Task objective: Please reproduce the listing below word for word, leaving out the pictures.

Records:
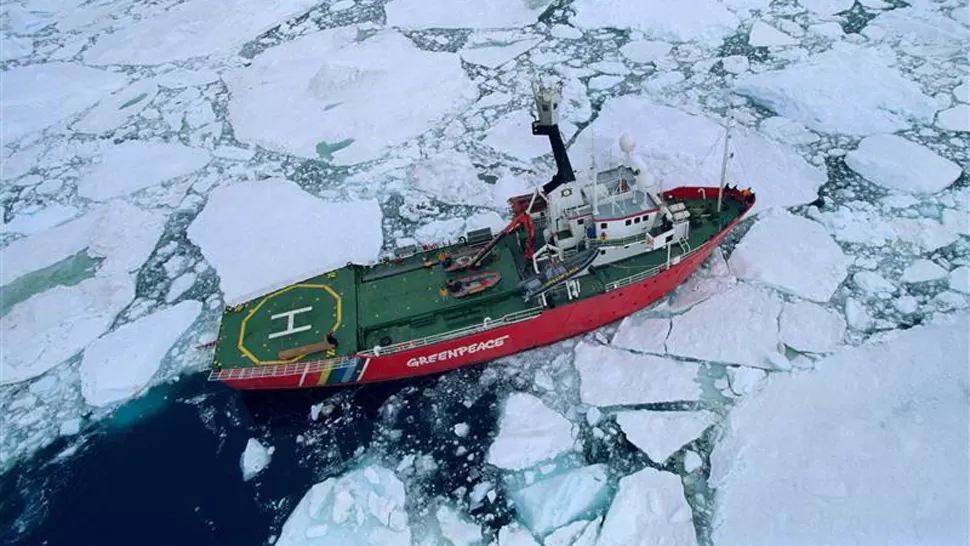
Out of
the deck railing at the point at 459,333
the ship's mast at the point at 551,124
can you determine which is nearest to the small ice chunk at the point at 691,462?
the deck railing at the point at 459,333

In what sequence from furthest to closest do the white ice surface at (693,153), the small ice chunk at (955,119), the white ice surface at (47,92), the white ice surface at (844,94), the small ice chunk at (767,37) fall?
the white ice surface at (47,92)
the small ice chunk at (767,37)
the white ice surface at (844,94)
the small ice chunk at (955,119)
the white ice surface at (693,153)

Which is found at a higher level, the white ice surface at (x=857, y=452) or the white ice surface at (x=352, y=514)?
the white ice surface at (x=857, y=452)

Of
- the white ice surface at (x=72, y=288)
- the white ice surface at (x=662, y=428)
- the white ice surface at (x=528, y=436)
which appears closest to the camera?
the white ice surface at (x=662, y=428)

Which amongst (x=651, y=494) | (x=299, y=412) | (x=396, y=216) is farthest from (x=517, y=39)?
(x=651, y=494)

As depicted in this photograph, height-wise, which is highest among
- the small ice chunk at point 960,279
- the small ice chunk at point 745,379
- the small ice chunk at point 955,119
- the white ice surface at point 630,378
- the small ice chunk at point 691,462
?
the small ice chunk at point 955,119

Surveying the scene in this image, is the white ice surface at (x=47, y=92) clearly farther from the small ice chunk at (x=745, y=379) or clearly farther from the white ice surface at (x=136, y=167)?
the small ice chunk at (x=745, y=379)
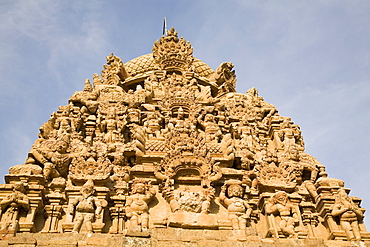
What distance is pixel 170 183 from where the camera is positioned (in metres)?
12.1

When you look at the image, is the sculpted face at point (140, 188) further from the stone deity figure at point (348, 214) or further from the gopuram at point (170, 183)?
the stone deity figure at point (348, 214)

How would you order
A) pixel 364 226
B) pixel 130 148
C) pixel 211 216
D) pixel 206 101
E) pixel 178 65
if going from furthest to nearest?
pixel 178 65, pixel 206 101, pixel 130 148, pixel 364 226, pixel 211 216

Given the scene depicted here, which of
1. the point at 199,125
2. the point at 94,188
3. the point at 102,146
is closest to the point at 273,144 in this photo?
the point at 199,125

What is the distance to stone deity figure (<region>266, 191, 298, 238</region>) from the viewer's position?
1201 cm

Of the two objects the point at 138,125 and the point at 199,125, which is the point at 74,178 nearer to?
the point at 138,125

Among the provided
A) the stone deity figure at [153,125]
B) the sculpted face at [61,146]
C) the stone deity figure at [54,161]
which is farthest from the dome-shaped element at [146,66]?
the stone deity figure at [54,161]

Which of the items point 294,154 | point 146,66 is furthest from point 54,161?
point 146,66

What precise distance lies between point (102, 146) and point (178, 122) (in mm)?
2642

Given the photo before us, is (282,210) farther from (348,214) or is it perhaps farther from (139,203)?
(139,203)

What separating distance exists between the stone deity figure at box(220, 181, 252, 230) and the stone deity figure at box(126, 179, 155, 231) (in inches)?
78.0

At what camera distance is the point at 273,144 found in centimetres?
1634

Task response:
Out of
the deck railing at the point at 459,333
the ship's mast at the point at 551,124
can you determine which is nearest to the small ice chunk at the point at 691,462?
the deck railing at the point at 459,333

In what sequence from furthest to closest do the white ice surface at (693,153), the small ice chunk at (955,119), the white ice surface at (47,92), the white ice surface at (844,94), the small ice chunk at (767,37) fall?
the white ice surface at (47,92)
the small ice chunk at (767,37)
the white ice surface at (844,94)
the small ice chunk at (955,119)
the white ice surface at (693,153)

Which is found at a higher level, the white ice surface at (x=857, y=452) or the white ice surface at (x=352, y=514)?
the white ice surface at (x=857, y=452)

Of
- the white ice surface at (x=72, y=288)
- the white ice surface at (x=662, y=428)
- the white ice surface at (x=528, y=436)
which appears closest to the camera?
the white ice surface at (x=662, y=428)

Which amongst (x=651, y=494) | (x=299, y=412) | (x=396, y=216) is farthest from (x=517, y=39)?
(x=651, y=494)

As depicted in this photograph, height-wise, which is highest among
- the small ice chunk at point 960,279
- the small ice chunk at point 745,379
- the small ice chunk at point 955,119
- the white ice surface at point 630,378
- the small ice chunk at point 691,462
?
the small ice chunk at point 955,119

Surveying the scene in this image, is the white ice surface at (x=47, y=92) clearly farther from the small ice chunk at (x=745, y=379) or clearly farther from the white ice surface at (x=136, y=167)?
the small ice chunk at (x=745, y=379)
What distance is pixel 170 183 from where the camera is positioned (in metres)?
12.1

When you look at the image, is the sculpted face at point (140, 188) further from the stone deity figure at point (348, 214) or further from the gopuram at point (170, 183)?
the stone deity figure at point (348, 214)

How would you order
A) pixel 364 226
B) pixel 130 148
C) pixel 211 216
D) pixel 206 101
E) pixel 178 65
if going from furthest to nearest?
pixel 178 65, pixel 206 101, pixel 130 148, pixel 364 226, pixel 211 216

Given the scene depicted here, which of
1. the point at 199,125
2. the point at 94,188
3. the point at 102,146
is closest to the point at 273,144 in this photo?
the point at 199,125

What is the distance to stone deity figure (<region>266, 191, 298, 238</region>) from the viewer's position?
1201 cm

Of the two objects the point at 138,125 and the point at 199,125, which is the point at 74,178 nearer to?
the point at 138,125

Among the provided
A) the stone deity figure at [153,125]
B) the sculpted face at [61,146]
C) the stone deity figure at [54,161]
which is farthest from the dome-shaped element at [146,66]?
the stone deity figure at [54,161]

Which of the items point 294,154 | point 146,66 is furthest from point 54,161?
point 146,66

What precise distance lies between point (102, 146) and point (178, 122) (in mm)?
2642

Given the photo before us, is (282,210) farther from (348,214) or is it perhaps farther from (139,203)?
(139,203)

What separating distance exists between the stone deity figure at box(220, 181, 252, 230) and the stone deity figure at box(126, 179, 155, 231) (in inches)?
78.0

At what camera distance is the point at 273,144 found in centimetres?
1634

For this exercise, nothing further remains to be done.